## Written exercise
How many of the lines below contain the word "pavement"? Reply with the number alone.

+ + + + + + +

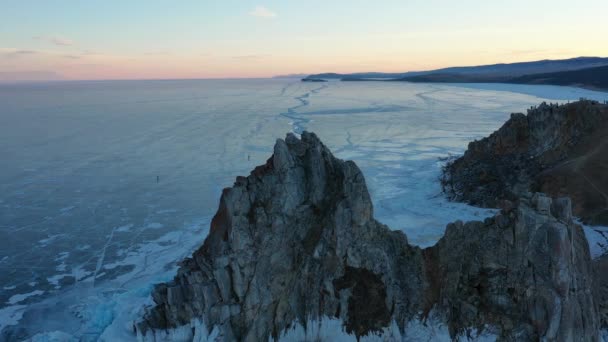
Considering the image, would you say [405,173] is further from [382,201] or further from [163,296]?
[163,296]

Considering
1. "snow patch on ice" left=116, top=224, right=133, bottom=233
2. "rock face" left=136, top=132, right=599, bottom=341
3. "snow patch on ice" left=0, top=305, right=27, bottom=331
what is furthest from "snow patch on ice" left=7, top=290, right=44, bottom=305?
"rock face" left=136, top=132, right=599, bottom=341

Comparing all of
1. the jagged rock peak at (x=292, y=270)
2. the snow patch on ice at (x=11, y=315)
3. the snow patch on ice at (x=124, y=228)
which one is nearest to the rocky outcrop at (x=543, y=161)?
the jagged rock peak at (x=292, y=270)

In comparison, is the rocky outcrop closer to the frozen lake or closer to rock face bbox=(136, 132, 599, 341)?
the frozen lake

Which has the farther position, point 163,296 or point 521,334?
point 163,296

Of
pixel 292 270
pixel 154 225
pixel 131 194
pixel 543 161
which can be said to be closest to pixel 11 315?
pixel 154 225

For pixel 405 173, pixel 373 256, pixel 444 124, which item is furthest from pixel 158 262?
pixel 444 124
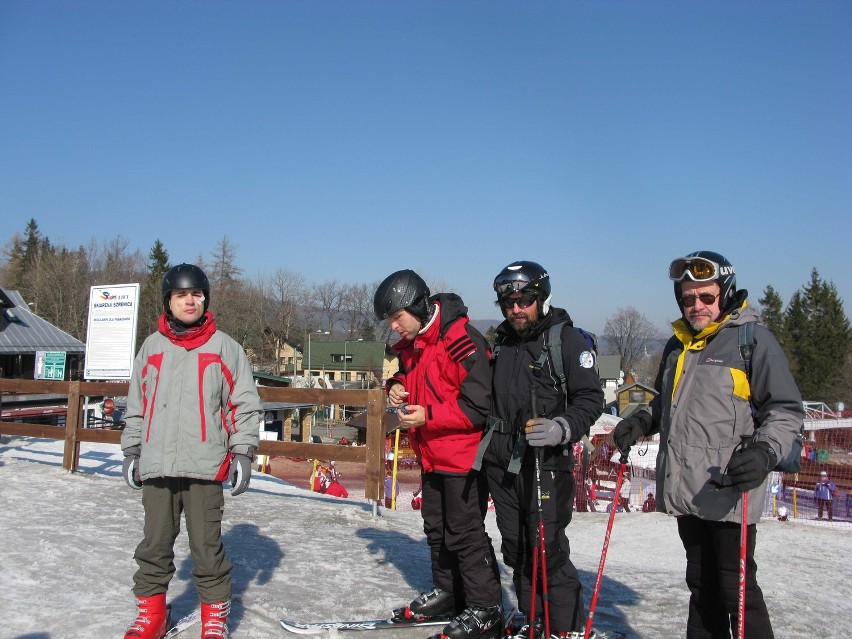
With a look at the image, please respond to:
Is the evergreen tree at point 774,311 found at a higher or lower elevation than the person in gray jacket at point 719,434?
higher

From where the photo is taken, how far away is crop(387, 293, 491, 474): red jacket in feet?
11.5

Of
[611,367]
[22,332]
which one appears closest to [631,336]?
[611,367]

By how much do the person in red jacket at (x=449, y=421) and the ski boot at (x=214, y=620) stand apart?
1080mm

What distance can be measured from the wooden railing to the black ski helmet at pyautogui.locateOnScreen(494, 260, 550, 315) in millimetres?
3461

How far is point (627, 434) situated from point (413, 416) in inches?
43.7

+ + + + + + +

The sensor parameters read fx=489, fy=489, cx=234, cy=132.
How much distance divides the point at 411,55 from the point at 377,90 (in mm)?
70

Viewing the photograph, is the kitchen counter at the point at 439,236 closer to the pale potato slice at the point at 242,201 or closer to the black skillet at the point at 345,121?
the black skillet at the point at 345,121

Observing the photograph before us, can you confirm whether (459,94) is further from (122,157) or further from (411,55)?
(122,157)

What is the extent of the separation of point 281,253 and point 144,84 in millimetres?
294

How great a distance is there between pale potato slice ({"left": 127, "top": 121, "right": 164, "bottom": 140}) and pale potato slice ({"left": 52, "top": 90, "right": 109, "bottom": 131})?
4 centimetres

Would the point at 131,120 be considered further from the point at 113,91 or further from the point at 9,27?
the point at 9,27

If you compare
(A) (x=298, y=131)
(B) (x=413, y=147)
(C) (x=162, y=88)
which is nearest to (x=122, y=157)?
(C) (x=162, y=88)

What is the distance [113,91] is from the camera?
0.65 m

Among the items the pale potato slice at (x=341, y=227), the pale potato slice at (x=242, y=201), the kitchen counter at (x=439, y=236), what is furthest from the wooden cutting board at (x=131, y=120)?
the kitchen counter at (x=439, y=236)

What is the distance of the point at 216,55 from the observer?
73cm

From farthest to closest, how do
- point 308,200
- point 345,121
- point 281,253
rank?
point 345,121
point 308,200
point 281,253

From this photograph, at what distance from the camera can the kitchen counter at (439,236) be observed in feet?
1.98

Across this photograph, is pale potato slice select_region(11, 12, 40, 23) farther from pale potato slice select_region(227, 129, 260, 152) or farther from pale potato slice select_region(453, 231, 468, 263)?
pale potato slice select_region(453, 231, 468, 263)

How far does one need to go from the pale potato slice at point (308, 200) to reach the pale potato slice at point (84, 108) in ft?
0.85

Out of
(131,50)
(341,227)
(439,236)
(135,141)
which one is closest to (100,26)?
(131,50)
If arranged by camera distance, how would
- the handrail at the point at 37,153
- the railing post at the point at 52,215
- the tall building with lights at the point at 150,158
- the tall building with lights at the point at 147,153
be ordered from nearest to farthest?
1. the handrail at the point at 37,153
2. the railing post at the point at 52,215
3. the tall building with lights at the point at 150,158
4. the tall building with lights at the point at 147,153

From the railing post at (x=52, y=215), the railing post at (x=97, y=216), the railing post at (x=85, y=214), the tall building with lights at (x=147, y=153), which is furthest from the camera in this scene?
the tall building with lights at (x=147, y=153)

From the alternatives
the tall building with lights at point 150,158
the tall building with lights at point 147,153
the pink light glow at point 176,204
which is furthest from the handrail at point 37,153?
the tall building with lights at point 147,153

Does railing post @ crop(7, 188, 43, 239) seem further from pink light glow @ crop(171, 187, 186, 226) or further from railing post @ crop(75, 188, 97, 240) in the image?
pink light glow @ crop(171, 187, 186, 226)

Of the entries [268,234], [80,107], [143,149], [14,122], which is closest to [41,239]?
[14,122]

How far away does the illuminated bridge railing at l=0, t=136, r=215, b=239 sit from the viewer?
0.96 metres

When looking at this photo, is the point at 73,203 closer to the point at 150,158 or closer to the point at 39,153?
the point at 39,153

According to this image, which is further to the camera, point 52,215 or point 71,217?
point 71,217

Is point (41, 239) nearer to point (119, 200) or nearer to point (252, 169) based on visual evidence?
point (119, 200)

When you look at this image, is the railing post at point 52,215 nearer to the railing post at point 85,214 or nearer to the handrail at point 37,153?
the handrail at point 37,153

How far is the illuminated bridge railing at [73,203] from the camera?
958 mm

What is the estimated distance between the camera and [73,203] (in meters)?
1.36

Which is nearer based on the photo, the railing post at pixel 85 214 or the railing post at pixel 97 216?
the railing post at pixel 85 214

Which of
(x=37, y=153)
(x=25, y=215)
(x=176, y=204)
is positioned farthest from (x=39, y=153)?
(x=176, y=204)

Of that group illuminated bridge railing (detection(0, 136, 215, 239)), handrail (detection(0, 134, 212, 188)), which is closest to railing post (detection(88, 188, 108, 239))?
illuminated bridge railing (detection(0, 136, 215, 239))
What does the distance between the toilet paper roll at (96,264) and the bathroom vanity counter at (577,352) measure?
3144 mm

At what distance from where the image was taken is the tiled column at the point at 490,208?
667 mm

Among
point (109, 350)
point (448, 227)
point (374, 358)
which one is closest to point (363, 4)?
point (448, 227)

+ + + + + + +

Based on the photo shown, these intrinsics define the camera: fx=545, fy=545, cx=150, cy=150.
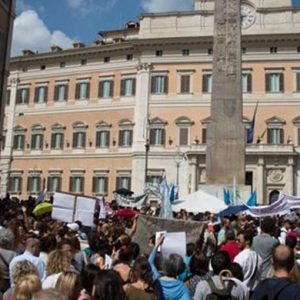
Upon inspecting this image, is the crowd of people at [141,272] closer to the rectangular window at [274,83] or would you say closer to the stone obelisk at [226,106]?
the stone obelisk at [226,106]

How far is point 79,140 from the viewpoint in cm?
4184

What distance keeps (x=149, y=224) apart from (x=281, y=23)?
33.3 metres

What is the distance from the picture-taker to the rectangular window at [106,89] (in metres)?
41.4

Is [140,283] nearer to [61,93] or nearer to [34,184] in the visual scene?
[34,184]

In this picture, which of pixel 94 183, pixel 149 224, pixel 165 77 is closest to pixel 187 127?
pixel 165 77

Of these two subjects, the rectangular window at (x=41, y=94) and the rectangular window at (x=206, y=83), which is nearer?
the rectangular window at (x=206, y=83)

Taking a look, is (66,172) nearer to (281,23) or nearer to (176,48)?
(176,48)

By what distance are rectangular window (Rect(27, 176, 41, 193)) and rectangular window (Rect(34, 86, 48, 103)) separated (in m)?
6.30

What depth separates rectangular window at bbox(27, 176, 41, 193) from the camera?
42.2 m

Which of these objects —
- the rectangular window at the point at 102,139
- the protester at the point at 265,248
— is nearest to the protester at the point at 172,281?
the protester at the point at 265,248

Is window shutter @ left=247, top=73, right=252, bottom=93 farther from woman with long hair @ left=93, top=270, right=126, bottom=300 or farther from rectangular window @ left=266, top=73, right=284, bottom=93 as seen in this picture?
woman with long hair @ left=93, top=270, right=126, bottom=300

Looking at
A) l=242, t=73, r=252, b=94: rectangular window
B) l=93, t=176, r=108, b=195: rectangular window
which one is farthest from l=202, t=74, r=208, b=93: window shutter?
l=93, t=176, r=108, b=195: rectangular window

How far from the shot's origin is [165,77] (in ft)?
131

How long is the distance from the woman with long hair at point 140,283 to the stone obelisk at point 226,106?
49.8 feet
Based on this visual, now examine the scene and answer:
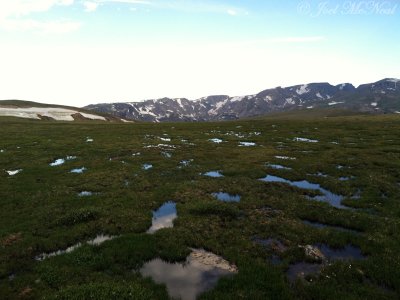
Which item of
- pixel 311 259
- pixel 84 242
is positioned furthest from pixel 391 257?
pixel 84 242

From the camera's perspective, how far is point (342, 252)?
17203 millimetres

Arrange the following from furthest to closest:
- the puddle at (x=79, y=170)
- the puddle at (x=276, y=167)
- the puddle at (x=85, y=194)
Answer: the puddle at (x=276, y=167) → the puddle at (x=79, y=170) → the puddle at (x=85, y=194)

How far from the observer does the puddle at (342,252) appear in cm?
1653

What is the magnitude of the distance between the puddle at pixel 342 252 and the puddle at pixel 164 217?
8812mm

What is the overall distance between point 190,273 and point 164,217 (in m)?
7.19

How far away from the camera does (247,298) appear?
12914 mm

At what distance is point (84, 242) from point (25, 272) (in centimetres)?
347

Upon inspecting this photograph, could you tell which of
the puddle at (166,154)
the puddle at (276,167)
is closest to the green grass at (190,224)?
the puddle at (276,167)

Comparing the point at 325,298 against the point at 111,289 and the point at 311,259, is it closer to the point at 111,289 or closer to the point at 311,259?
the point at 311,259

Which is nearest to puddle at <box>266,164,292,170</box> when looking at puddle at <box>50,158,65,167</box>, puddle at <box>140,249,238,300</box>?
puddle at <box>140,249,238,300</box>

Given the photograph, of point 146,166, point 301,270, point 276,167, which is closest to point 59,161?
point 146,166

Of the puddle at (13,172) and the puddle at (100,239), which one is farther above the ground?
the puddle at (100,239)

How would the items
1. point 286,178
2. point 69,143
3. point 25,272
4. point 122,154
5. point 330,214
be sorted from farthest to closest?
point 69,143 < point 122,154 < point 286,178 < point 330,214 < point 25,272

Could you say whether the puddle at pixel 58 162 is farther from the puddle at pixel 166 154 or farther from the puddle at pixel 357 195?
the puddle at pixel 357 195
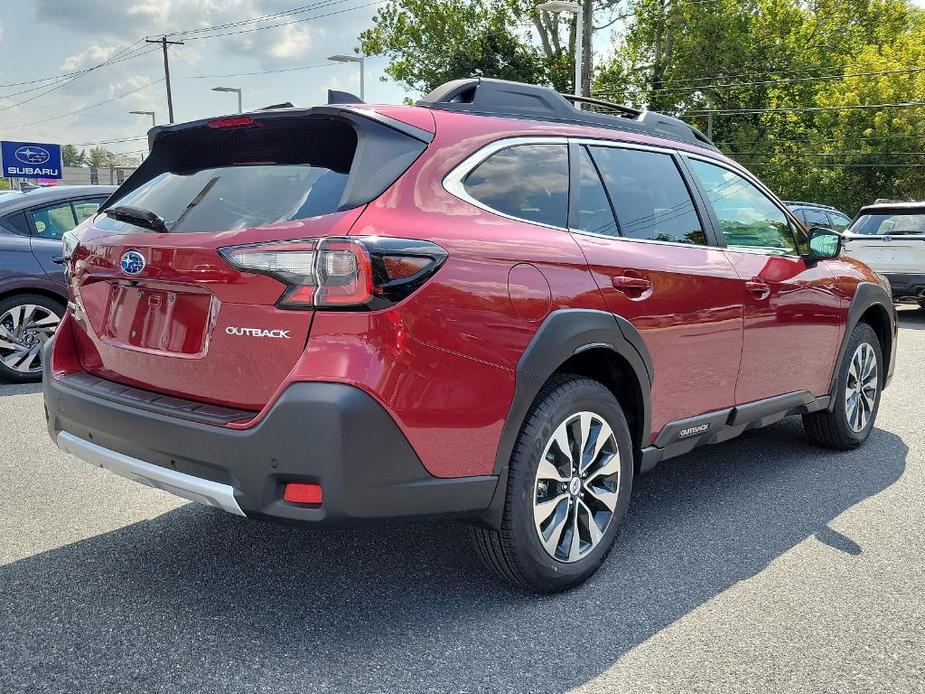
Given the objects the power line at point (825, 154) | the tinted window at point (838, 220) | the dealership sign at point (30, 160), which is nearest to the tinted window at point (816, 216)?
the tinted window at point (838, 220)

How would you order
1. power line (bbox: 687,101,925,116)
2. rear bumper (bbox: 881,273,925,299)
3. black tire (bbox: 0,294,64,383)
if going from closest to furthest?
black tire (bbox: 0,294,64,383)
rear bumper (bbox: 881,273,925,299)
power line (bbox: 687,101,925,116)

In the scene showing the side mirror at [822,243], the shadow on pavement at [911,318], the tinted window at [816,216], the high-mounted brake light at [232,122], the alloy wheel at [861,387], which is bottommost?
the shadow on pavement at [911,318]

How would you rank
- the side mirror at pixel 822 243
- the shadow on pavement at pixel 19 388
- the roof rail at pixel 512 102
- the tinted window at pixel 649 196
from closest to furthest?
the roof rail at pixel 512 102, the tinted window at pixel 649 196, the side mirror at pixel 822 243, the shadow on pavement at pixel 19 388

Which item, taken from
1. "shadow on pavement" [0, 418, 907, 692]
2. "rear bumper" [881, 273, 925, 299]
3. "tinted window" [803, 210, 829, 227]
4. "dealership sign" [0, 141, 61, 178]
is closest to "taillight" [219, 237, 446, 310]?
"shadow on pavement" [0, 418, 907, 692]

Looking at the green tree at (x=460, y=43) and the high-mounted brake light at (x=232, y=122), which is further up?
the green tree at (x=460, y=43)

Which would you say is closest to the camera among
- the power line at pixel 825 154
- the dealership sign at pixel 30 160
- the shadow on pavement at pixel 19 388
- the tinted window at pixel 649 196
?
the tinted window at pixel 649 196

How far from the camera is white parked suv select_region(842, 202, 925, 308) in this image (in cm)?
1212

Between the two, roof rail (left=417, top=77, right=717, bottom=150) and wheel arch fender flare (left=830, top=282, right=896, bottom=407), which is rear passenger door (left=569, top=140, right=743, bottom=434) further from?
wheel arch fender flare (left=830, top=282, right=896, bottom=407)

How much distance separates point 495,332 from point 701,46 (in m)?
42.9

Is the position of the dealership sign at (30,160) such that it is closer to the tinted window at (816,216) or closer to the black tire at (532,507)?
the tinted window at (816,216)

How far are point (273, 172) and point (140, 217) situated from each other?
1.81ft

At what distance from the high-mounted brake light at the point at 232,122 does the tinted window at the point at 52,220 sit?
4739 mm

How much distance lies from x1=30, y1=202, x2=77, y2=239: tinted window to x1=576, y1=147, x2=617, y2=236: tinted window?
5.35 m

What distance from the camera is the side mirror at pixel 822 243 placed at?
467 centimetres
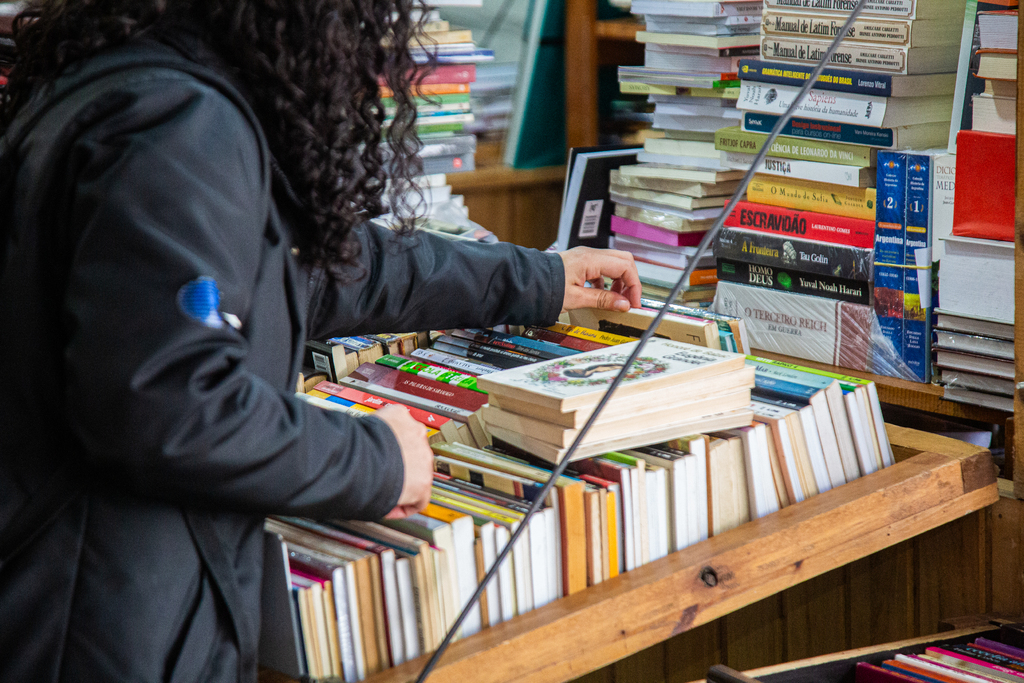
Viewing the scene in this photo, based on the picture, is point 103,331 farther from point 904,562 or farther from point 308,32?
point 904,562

+ + + + + + +

## Result of the exercise
7